La primera noche, generosamente le dejamos un montón de semillas al pie del porche. Intruso, al ver el montón, dejó de silbar y comenzó a llevar a su boca las semillas de girasol, intentando mantener un índice mínimo de espacio libre.

La experiencia mostró que no sabía lo que era “muchas semillas”. Cualquier cantidad la desaparecía en menos de diez minutos. Regresaba por más, con las mejillas hundidas como las de alguien en una “dieta efectiva”, pero tras un rato lograba inflarlas con tal fuerza que incluso Samantha Fox envidiaría.

Intruso no temía a nada ni a nadie, salvo la idea de que algún día se le acabarían las semillas y perdería su razón de ser. Por eso no permitía que las semillas durasen mucho tiempo afuera.

Para que los teléfonos no estorbaran, los dejábamos en una mesa en el jardín. Siempre cerca y al alcance si sonaba alguna llamada.

Como de costumbre, esa tarde Intruso apareció junto al porche, frotó con desgana su pata contra el piso de madera frente al porche, olfateó su dedo y, con una mirada concentrada, se sentó. Esa noche estaba particularmente lírico y, repasando las notas invisibles, empezó a silbar con tristeza su “Canción del hambre”.

En ese momento sonó un teléfono en el exterior. Yo, que estaba dentro viendo la televisión, no escuché el silbido de Intruso, pero sí el teléfono.

Mi esposa, que había oído tanto a Intruso como al teléfono, decidió que la ardilla tenía prioridad y suponía que yo podría contestar la llamada. Con ese pensamiento justo, dejó una pila de semillas frente a él. El descarado trotamundos dejó de cantar inmediatamente y se abalanzó sobre la primera tanda de semillas, pero no alcanzó a llevarla a la boca. Justo cuando había abierto su enorme mandíbula apareció un servidor del porche, bajando de un salto sin perder tiempo en los escalones.

Mientras mis pies bajaban los cinco escalones, sentí que el aire se volvía denso y una extraña anticipación me invadió.

A Intruso también le llegó ese presentimiento, aunque un poco después. En esos segundos, mi cuerpo cayó sobre la tabla donde el peludo artista se preparaba para disfrutar de sus merecidos laureles.

El efecto fue como cuando en un balancín. Intruso, aún con la boca abierta y las patas llenas de semillas, desafiando la gravedad, salió disparado hacia el cielo y desapareció entre las nubes bajas con un triste silbido.

Anoté en mi mente, curioso: “es extraño, parece que hoy las ardillas están volando mucho; será que viene lluvia”.

La tierra, fiel, acogió de nuevo a su hijo unos segundos después. Nadie supo qué vio o dónde estuvo, pero por el tamaño de sus ojos y el esponjoso volumen de su cola se notaba que había visto mucho y cosas terribles. Tras aterrizar sobre la suave tierra, desapareció como un espía bajo el porche, silencioso y fugaz.
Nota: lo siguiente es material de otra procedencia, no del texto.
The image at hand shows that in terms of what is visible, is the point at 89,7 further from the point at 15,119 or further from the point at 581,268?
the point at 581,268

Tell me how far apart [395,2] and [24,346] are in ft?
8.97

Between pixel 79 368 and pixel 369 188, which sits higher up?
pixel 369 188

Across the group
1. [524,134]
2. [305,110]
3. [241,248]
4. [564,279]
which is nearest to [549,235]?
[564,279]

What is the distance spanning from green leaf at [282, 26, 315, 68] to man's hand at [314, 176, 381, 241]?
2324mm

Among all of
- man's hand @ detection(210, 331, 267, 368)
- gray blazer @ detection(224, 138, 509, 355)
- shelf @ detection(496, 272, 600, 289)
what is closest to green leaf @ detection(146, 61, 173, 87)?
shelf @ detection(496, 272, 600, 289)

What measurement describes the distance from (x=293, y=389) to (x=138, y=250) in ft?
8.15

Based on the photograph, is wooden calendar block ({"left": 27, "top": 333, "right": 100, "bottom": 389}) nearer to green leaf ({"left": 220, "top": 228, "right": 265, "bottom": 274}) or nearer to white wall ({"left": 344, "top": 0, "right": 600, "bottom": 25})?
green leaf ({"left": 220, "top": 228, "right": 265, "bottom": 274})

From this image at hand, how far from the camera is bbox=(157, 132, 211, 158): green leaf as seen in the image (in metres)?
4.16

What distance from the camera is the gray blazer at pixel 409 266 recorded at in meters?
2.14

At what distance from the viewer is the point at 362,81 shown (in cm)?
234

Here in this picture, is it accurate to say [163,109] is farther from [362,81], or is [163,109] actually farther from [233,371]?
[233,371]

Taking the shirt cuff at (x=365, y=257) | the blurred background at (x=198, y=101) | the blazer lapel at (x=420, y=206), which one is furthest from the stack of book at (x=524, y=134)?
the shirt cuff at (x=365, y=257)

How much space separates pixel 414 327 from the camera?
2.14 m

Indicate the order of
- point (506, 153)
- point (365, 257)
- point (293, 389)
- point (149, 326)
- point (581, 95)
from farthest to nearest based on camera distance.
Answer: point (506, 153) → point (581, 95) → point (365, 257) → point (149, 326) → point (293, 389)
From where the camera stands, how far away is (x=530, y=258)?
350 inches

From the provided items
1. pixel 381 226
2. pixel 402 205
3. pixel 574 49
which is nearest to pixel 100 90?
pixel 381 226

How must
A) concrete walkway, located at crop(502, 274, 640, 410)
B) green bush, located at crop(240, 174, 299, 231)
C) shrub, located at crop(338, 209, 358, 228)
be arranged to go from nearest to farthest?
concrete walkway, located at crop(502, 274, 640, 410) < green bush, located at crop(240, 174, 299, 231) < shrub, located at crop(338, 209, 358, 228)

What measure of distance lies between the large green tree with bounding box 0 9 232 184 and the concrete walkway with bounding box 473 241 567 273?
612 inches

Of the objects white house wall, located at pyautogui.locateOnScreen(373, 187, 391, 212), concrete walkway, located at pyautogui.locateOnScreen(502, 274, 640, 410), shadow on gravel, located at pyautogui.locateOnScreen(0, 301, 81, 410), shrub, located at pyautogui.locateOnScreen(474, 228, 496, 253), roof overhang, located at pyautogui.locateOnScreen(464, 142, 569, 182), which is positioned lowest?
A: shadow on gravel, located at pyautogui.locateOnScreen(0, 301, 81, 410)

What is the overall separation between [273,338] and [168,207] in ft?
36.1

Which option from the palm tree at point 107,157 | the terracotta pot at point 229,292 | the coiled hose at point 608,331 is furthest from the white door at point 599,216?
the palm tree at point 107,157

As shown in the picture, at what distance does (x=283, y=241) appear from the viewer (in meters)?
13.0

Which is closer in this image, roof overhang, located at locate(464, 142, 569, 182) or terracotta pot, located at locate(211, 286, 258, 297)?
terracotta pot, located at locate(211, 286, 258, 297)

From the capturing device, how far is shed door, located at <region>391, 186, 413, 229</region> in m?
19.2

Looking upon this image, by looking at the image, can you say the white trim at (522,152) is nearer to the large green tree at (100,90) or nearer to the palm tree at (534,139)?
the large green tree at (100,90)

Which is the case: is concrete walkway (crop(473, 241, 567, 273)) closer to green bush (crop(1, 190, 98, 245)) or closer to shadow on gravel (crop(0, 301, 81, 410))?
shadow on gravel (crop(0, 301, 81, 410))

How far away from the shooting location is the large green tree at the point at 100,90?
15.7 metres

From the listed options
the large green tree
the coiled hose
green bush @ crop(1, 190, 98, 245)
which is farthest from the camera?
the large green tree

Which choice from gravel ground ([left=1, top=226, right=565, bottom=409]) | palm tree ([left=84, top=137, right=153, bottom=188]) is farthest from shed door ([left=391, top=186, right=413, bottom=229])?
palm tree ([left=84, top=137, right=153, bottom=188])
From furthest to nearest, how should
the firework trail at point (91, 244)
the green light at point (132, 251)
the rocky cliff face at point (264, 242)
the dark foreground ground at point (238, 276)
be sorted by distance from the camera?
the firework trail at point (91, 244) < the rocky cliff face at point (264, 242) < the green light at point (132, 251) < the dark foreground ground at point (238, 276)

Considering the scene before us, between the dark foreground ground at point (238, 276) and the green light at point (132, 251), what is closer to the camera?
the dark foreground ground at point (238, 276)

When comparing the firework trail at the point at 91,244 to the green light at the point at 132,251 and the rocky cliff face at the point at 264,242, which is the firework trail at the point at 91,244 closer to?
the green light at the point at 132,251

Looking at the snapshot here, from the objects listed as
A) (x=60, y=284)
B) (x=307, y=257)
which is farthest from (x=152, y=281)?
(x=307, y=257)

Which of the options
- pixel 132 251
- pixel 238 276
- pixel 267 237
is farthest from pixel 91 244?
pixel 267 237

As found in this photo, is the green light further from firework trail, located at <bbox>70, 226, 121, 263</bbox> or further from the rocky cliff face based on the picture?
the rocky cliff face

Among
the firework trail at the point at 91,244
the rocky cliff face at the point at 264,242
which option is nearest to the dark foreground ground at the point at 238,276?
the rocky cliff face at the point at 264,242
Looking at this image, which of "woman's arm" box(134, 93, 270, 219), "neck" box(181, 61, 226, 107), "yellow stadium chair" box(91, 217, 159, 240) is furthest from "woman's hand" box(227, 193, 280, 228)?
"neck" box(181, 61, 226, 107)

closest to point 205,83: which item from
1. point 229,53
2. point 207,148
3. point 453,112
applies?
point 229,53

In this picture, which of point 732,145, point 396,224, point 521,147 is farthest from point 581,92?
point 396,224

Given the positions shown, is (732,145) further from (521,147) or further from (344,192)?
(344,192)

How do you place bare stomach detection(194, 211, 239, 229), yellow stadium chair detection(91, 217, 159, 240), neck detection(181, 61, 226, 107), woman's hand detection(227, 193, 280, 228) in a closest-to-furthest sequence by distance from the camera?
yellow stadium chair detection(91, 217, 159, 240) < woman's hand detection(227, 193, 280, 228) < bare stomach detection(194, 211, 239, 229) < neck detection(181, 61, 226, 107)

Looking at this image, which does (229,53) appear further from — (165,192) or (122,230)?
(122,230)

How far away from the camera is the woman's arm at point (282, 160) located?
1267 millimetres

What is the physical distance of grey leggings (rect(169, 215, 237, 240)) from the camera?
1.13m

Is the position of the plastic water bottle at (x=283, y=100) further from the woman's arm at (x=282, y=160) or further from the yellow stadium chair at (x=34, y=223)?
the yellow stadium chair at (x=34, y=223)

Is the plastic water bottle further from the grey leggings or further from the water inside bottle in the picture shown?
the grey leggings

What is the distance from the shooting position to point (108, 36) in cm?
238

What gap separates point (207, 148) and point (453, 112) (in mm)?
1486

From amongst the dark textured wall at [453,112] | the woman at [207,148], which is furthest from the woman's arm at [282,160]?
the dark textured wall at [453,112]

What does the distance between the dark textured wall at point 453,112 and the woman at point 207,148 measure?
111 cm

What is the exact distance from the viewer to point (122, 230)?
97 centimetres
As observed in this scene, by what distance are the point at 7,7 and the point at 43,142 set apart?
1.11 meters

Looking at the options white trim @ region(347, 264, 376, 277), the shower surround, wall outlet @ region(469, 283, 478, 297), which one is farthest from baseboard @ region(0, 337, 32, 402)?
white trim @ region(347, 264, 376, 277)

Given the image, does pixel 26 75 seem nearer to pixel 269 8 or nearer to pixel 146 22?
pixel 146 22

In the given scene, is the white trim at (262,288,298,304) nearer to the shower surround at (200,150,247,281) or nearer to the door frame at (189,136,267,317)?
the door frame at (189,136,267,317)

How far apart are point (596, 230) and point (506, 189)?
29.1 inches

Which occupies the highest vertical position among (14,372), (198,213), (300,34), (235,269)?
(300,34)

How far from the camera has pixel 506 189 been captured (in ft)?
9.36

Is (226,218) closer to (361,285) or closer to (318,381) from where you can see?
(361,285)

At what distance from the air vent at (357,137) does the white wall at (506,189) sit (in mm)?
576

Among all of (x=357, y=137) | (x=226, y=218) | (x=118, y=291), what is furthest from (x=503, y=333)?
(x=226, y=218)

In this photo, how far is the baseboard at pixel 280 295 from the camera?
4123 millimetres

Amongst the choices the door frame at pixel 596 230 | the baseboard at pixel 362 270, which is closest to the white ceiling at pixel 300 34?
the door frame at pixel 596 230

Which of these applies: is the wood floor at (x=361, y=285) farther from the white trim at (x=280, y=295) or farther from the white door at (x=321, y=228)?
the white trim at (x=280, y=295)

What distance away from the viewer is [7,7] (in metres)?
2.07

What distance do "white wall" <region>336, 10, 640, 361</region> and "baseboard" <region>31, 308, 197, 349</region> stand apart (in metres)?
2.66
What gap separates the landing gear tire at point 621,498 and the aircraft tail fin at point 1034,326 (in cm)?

Frente al porche quedó la pequeña montaña de semillas, intacta, simbolizando cuán efímero puede ser el arte.

—No volverá más —fue la opinión unánime. Después de un vuelo no autorizado a la estratosfera, ¡nadie regresaría!

Sentí una tristeza inexplicable. Me senté cerca del montón de semillas. No, él no regresaría. Automáticamente, cogí una semilla grande de la cima del montón, la agarré con los dedos y la mordí sonoramente.

Debajo del porche se escuchó un silbido de indignación. Intruso, con las patas abiertas como un luchador de sumo, me observaba con sus ojos negros y furiosos. Decían: “¡Esas semillas son mías!” En su mirada leí muchas otras cosas sobre mí.

Y sigo asombrado, ¿de dónde sacan las ardillas palabras tan fuertes?